A ‘green’ Haber-Bosch process

According to Snyder, many researchers are working on ways to make the Haber-Bosch process — which dates from the early 20th century — more sustainable. This includes producing one major reactant, hydrogen, using solar power to split water into hydrogen and oxygen. Today, hydrogen is typically obtained from natural gas, which is mostly methane, in a reaction that releases carbon dioxide, the dominant greenhouse gas.

a framework of the MOF

A cross-section through a porous metal-organic framework, showing the copper atoms (orange) that are constrained in a rigid structure by organic linker molecules, cyclohexanedicarboxylate, that contain oxygen (red) and carbon (gray). Ammonia cleaves the copper-oxygen bonds in this 3D framework, causing it to transform into a one-dimensional polymer. The porous, 3D framework then reassembles itself as ammonia is driven off. (Image credit: Jeffrey Long lab, UC Berkeley)

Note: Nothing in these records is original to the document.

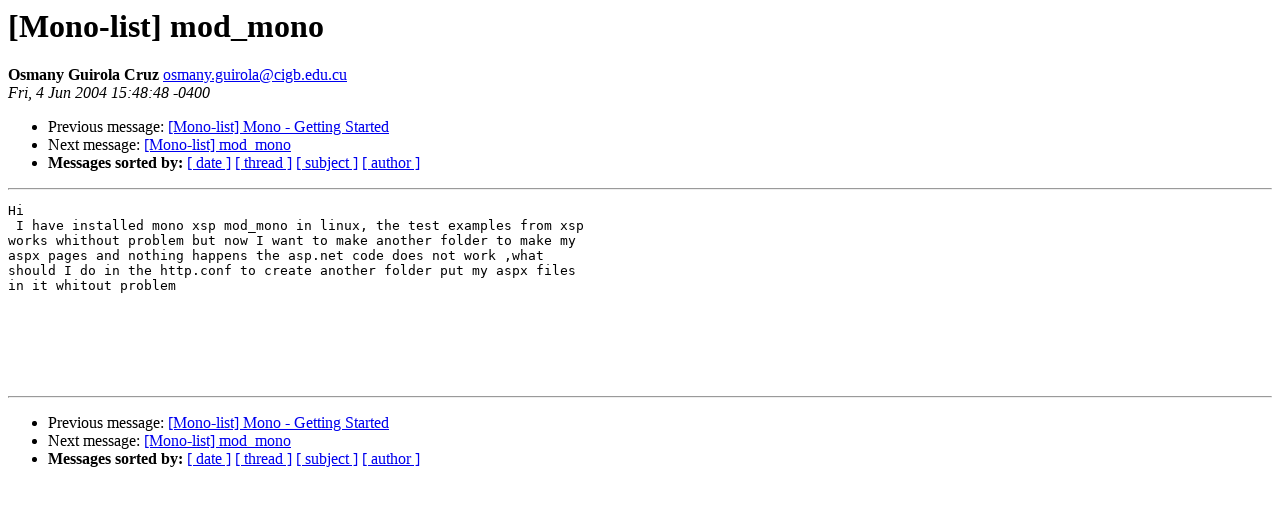

--- FILE ---
content_type: text/html; charset=utf-8
request_url: https://mono.github.io/mail-archives/mono-list/2004-June/020965.html
body_size: 471
content:
<!DOCTYPE HTML PUBLIC "-//W3C//DTD HTML 3.2//EN">
<HTML>
 <HEAD>
   <TITLE> [Mono-list] mod_mono
   </TITLE>
   <LINK REL="Index" HREF="index.html" >
   <LINK REL="made" HREF="mailto:osmany.guirola%40cigb.edu.cu">
   <META NAME="robots" CONTENT="index,nofollow">
   
   <LINK REL="Previous"  HREF="020982.html">
   <LINK REL="Next"  HREF="020966.html">
 </HEAD>
 <BODY BGCOLOR="#ffffff">
   <H1>[Mono-list] mod_mono
   </H1>
    <B>Osmany Guirola Cruz
    </B> 
    <A HREF="mailto:osmany.guirola%40cigb.edu.cu"
       TITLE="[Mono-list] mod_mono">osmany.guirola@cigb.edu.cu
       </A><BR>
    <I>Fri, 4 Jun 2004 15:48:48 -0400</I>
    <P><UL>
        <LI> Previous message: <A HREF="020982.html">[Mono-list] Mono - Getting Started
</A></li>
        <LI> Next message: <A HREF="020966.html">[Mono-list] mod_mono
</A></li>
         <LI> <B>Messages sorted by:</B> 
              <a href="date.html#20965">[ date ]</a>
              <a href="thread.html#20965">[ thread ]</a>
              <a href="subject.html#20965">[ subject ]</a>
              <a href="author.html#20965">[ author ]</a>
         </LI>
       </UL>
    <HR>  
<!--beginarticle-->
<PRE>Hi
 I have installed mono xsp mod_mono in linux, the test examples from xsp
works whithout problem but now I want to make another folder to make my
aspx pages and nothing happens the asp.net code does not work ,what
should I do in the http.conf to create another folder put my aspx files
in it whitout problem






</PRE>
<!--endarticle-->
    <HR>
    <P><UL>
        <!--threads-->
	<LI> Previous message: <A HREF="020982.html">[Mono-list] Mono - Getting Started
</A></li>
	<LI> Next message: <A HREF="020966.html">[Mono-list] mod_mono
</A></li>
         <LI> <B>Messages sorted by:</B> 
              <a href="date.html#20965">[ date ]</a>
              <a href="thread.html#20965">[ thread ]</a>
              <a href="subject.html#20965">[ subject ]</a>
              <a href="author.html#20965">[ author ]</a>
         </LI>
       </UL>
</body></html>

Other green modifications include novel catalysts that operate at lower temperatures and pressures to react hydrogen with nitrogen — typically captured from the air — to form ammonia, NH3.

But removing ammonia from the mixture after the reaction has remained difficult. Other porous materials, such as zeolites, are unable to absorb and release large quantities of ammonia. And other MOFs that people tried often disintegrated in the presence of ammonia, which is highly corrosive.

Snyder’s innovation was to try a relatively new variety of MOF that employs copper atoms linked by organic molecules called cyclohexanedicarboxylate to create the rigid and highly porous MOF structure. To his surprise, ammonia didn’t destroy this MOF, but converted it into strands of a copper and ammonia-containing polymer that has an extremely high density of stored ammonia. Moreover, the polymer strands easily gave up their bound ammonia at relatively low temperatures, restoring the material to its initial rigid, porous MOF structure in the process.

“When you expose this framework to ammonia, it completely changes its structure,” he said. “It starts as a porous, three-dimensional material, and upon being exposed to ammonia, it actually unweaves itself and forms what I would call a one-dimensional polymer. Think of it like a bundle of strings. This really unusual adsorption mechanism allows us to uptake huge quantities of ammonia.”

In the reverse process, he added, “the polymer somehow will weave itself back into a three-dimensional framework when you remove the ammonia, which I think is one of the most arresting features of this material.”

Snyder found that the MOF could be tuned to absorb and release ammonia under a large range of pressures, making it more adaptable to whatever reaction conditions turn out to be best for producing ammonia most efficiently from sustainable reactants.

“The benefit of our MOFs is that we’ve discovered that they can be rationally tuned, which means that if you end up locking in on a certain set of reaction conditions in a specific process, we can modify the MOF’s performance parameters — the temperature that you use and the pressure that you use for this adsorbent — to closely match up with the specific application.”

Snyder emphasized that ammonia capture is just one part of any modified process to make greener ammonia, which is still a work in progress.

“There are lots of smart people thinking about catalyst and reactor design for a modified Haber Bosch process that’s designed to operate under more moderate temperatures and pressures,” Snyder said. “Where we come in is, after you’ve made the ammonia, our materials are what you would try to use to separate and capture the ammonia under these new reaction conditions.”

The research was supported by the U.S. Department of Energy Office (DE-SC0019992).